Arbeitsauftrag A. Wie viele Minderjährige in Südtirol werden laut dem Text über Fremdunterbringung von den Sozialdiensten begleitet?
Arbeitsauftrag B. Setzen Sie den Text über die Fremdunterbringung von Kindern in Südtirol im Anschluss an seinen letzten Satz fort.

**** Text ****

Von den 101.097 Minderjährigen in Südtirol werden 3854 von den Sozialdiensten begleitet. Nur in 6,9 Prozent der begleiteten Situationen wird das Kind zeitweilig in einer Pflegefamilie oder in einer Einrichtung untergebracht (Stand zum 31.12.2014).

Gründe für eine solche Situation gebe es viele, wie von offizieller Seite zu erfahren ist: eine schwierige Kindheit der Eltern, Abhängigkeitserkrankungen, Arbeitslosigkeit, Trennung, psychische Erkrankungen, Beziehungsprobleme. Und auch wenn es Angebote für eine regelmäßige Begleitung und Beratung der Familie gebe, seien diese nicht immer ausreichend. In einigen Fällen werde die gebotene Unterstützung auch abgelehnt oder nicht in Anspruch genommen, so Petra Frei: “Kommt es zu Risikosituationen, die das Wohl des Kindes unmittelbar gefährden, kann eine Entscheidung des Jugendgerichtes zur zeitweiligen Unterbringung außerhalb der Familie daher die letzte Möglichkeit sein, um den Schutz des Kindes zu gewährleisten.” Vielmehr als die letzte Möglichkeit sieht der aufgebrachte Großvater “Willkür” hinter dem Eingreifen der Sozialassistenten, die häufig “unkontrolliert ohne jegliche Kriterien und Konsequenzen für sich Berichte an die Jugendstaatsanwaltschaft verfassen” und “regelrecht normale Situationen und Familienumstände kriminalisieren”. Stocker und Frei zeigen Verständnis, dass die Sozialdienste in ihrem Handeln stets der Kritik der Öffentlichkeit ausgesetzt seien, falsch zu handeln: “Wenn sie einschreiten, aber auch wenn sie nicht tätig werden und sich eine Situation später als kritisch herausstellt.” Die verschiedenen Behörden und Stellen, Fachdienste und Fachkräfte die sich mit der “schwerwiegenden Entscheidung” einer Fremdunterbringung auseinandersetzen seien sich ihrer Verantwortung allerdings durchaus bewusst, will Frei klar gestellt wissen.

**** Bereitgestellte Zeilen ****

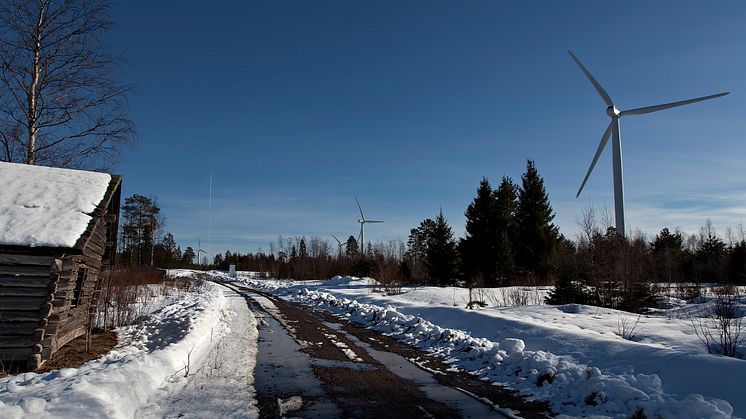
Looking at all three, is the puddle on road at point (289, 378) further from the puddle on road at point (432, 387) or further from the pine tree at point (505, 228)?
the pine tree at point (505, 228)

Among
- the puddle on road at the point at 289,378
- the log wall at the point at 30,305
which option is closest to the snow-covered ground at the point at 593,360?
the puddle on road at the point at 289,378

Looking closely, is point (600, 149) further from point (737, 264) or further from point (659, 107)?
point (737, 264)

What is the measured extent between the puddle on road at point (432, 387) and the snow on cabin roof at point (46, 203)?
6.53 meters

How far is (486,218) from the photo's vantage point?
3959 centimetres

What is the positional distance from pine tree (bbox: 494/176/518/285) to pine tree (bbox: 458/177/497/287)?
0.41 m

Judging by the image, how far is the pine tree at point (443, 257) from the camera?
1516 inches

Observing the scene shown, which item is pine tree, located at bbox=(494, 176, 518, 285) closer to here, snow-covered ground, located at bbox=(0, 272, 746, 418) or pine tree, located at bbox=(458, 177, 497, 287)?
pine tree, located at bbox=(458, 177, 497, 287)

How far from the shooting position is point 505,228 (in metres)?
39.4

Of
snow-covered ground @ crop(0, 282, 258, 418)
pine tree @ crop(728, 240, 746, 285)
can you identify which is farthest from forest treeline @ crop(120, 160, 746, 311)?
snow-covered ground @ crop(0, 282, 258, 418)

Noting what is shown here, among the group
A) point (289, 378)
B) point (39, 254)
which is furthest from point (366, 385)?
point (39, 254)

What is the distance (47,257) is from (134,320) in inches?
252

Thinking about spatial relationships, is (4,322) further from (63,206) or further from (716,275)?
(716,275)

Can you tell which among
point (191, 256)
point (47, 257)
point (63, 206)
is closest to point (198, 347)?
point (47, 257)

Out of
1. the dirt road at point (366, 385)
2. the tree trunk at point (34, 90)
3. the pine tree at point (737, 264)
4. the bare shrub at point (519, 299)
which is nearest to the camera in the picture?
the dirt road at point (366, 385)
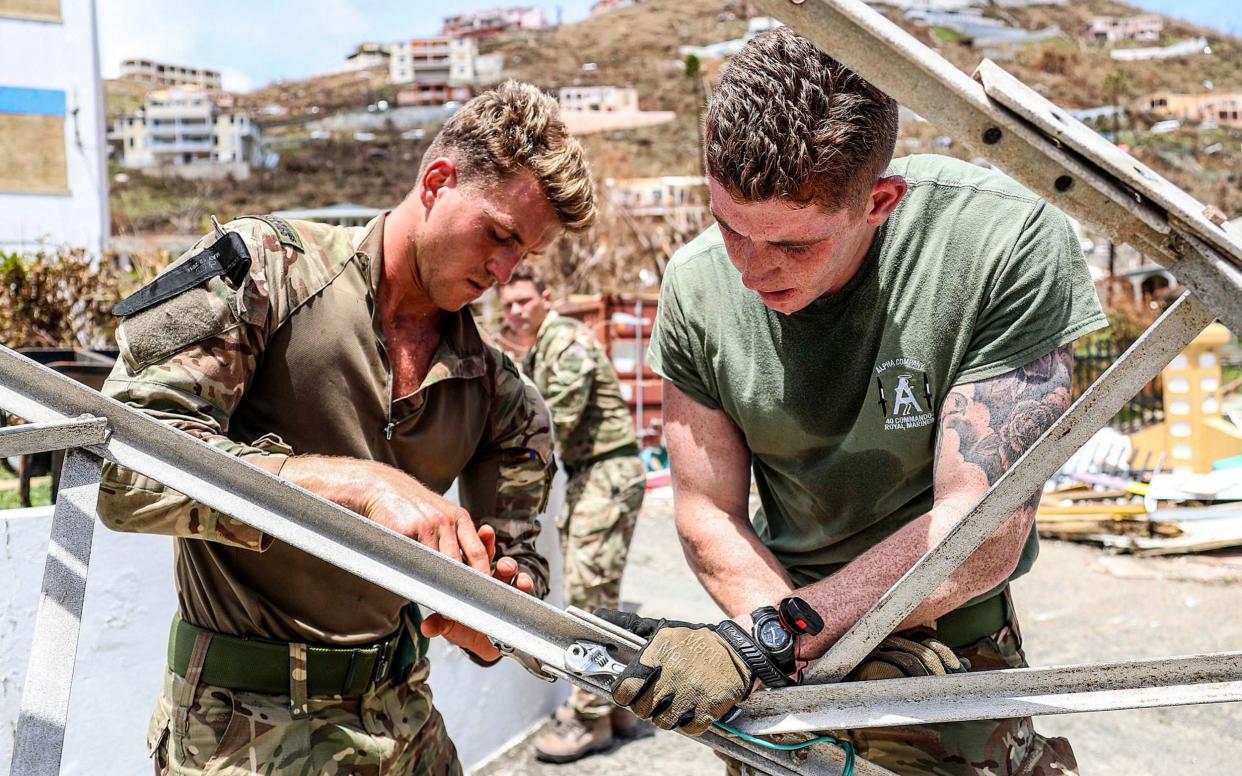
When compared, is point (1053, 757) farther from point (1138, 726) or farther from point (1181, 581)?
point (1181, 581)

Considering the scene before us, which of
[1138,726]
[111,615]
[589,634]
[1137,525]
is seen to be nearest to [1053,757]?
[589,634]

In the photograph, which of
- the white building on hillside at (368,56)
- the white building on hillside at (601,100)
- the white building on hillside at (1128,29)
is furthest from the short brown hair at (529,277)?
the white building on hillside at (368,56)

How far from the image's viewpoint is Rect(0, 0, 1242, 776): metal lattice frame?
1152 millimetres

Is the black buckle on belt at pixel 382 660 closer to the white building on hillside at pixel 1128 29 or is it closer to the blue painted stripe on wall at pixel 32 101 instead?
the blue painted stripe on wall at pixel 32 101

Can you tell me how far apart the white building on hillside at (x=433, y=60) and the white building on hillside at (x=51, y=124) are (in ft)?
245

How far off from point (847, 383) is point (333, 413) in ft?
3.52

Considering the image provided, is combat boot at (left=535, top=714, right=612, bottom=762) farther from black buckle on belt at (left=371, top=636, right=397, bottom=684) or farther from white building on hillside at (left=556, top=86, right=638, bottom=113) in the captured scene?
white building on hillside at (left=556, top=86, right=638, bottom=113)

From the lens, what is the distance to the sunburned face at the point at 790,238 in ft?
5.80

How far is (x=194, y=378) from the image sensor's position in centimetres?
188

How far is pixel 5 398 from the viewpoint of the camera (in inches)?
53.9

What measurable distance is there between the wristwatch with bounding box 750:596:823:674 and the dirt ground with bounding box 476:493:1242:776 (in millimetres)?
2861

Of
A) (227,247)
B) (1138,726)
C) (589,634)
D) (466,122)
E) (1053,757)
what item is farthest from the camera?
(1138,726)

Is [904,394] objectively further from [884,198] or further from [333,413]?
[333,413]

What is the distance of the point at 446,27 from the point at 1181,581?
404 feet
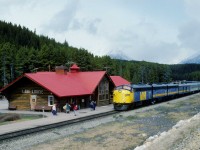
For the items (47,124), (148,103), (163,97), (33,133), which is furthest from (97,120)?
(163,97)

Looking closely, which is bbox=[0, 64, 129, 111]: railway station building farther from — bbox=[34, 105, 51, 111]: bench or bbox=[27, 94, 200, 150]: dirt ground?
bbox=[27, 94, 200, 150]: dirt ground

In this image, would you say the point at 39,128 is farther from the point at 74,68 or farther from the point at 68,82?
the point at 74,68

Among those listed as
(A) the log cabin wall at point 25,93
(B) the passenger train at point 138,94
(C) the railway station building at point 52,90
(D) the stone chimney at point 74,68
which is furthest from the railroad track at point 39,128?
(D) the stone chimney at point 74,68

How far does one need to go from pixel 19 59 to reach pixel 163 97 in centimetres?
4964

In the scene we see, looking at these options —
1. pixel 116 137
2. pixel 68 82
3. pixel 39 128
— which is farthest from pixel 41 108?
pixel 116 137

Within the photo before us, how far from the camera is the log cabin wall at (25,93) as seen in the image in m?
40.1

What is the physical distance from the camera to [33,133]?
2445 cm

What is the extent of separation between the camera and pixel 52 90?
38531 mm

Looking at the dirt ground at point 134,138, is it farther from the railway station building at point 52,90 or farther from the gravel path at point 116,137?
the railway station building at point 52,90

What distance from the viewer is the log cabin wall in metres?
40.1

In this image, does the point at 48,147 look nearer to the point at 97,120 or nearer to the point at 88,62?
the point at 97,120

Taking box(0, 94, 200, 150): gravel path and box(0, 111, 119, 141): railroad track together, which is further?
box(0, 111, 119, 141): railroad track

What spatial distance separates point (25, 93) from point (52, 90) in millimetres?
5137

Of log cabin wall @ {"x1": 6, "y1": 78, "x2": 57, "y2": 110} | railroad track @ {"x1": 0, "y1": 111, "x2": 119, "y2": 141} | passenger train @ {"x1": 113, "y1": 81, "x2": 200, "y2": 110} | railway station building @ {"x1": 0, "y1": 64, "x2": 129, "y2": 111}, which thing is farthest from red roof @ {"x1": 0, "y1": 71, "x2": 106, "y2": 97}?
railroad track @ {"x1": 0, "y1": 111, "x2": 119, "y2": 141}
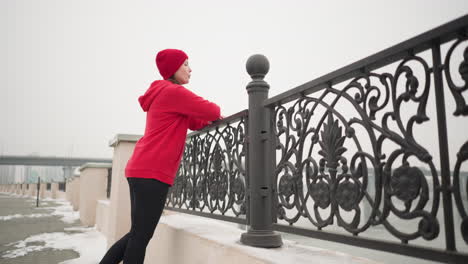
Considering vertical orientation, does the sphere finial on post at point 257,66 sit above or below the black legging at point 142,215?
above

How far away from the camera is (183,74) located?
8.81 ft

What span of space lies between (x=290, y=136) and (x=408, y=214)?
0.89 m

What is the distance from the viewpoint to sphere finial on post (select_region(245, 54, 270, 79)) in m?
2.28

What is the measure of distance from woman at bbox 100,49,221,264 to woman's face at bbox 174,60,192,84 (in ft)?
0.08

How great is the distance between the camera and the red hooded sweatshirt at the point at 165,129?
7.46ft

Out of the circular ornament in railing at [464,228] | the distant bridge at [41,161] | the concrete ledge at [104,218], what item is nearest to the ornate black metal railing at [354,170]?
the circular ornament in railing at [464,228]

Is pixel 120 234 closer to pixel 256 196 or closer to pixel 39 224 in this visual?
pixel 256 196

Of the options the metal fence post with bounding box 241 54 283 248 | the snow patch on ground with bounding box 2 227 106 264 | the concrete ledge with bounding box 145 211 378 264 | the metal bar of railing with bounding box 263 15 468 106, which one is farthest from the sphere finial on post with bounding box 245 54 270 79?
the snow patch on ground with bounding box 2 227 106 264

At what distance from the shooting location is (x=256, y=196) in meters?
2.12

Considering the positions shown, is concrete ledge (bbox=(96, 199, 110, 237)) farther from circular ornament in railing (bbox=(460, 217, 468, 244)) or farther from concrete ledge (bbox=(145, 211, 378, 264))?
circular ornament in railing (bbox=(460, 217, 468, 244))

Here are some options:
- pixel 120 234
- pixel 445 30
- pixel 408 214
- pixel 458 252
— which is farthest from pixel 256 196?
pixel 120 234

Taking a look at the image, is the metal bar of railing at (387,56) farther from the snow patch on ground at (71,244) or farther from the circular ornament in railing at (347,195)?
the snow patch on ground at (71,244)

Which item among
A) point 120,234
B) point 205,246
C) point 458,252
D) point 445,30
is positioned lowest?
point 120,234

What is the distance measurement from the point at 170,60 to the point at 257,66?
2.59ft
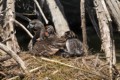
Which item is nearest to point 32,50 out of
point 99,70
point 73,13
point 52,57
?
point 52,57

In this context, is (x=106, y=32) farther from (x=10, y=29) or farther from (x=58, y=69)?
(x=10, y=29)

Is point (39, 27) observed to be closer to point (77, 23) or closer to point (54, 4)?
point (54, 4)

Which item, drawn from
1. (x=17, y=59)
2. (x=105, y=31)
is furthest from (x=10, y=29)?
(x=105, y=31)

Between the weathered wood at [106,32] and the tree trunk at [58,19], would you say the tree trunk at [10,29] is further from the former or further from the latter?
the weathered wood at [106,32]

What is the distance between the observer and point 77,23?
13617mm

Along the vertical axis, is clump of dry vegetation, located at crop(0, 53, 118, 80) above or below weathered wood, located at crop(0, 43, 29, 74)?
below

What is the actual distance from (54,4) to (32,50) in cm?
136

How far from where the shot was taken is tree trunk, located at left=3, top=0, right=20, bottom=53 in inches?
294

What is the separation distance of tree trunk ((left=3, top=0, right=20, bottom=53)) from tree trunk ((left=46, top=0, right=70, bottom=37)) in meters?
1.10

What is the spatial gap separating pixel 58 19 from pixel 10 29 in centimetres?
142

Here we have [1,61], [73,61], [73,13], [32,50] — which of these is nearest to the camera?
[1,61]

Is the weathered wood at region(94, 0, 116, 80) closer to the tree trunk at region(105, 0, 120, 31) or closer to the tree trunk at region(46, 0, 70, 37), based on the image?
the tree trunk at region(105, 0, 120, 31)

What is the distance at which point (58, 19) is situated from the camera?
869 cm

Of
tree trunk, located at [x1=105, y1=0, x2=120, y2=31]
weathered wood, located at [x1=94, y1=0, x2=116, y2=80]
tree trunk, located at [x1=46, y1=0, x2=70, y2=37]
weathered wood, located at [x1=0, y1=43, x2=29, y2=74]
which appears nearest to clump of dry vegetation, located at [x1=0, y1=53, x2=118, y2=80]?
weathered wood, located at [x1=0, y1=43, x2=29, y2=74]
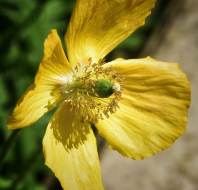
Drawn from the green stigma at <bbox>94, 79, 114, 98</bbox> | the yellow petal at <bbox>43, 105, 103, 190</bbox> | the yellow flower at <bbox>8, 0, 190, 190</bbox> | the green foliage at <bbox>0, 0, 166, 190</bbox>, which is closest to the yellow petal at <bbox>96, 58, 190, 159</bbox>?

****

Antwort A. 3854 der 101.097 Minderjährigen.

Antwort B.
Den Großvater dürften sie damit nicht zufrieden gestellt haben. Er hat bereits angekündigt, dass gegen die im Falle seines Enkels verantwortlichen Personen bei den betreffenden öffentlichen Ämtern “mehrfach Klage und Strafanzeige eingereicht werden wird”. Darüber hinaus sei auch eine Eingabe beim europäischen Menschenrechtsgerichtshof in Vorbereitung, wie er der Landesregierung in seinem persönlichen Schreiben mitteilt. Und er fordert die Politik “dringlichst” auf, eine Reform der Sozialassistenten in Angriff zu nehmen und “endlich Kriterien zu erarbeiten, die die Grund- und Menschenrechte, insbesondere die Rechte von Kindern und ihren Familien respektieren”. Aus diesem Grund hätten sich in den vergangenen Monaten bereits mehrmals betroffene Südtiroler und Südtirolerinnen getroffen und beschlossen, im Jänner eine Hilfsorganisation ins Leben zu rufen. Der Name: “Robin Hood”.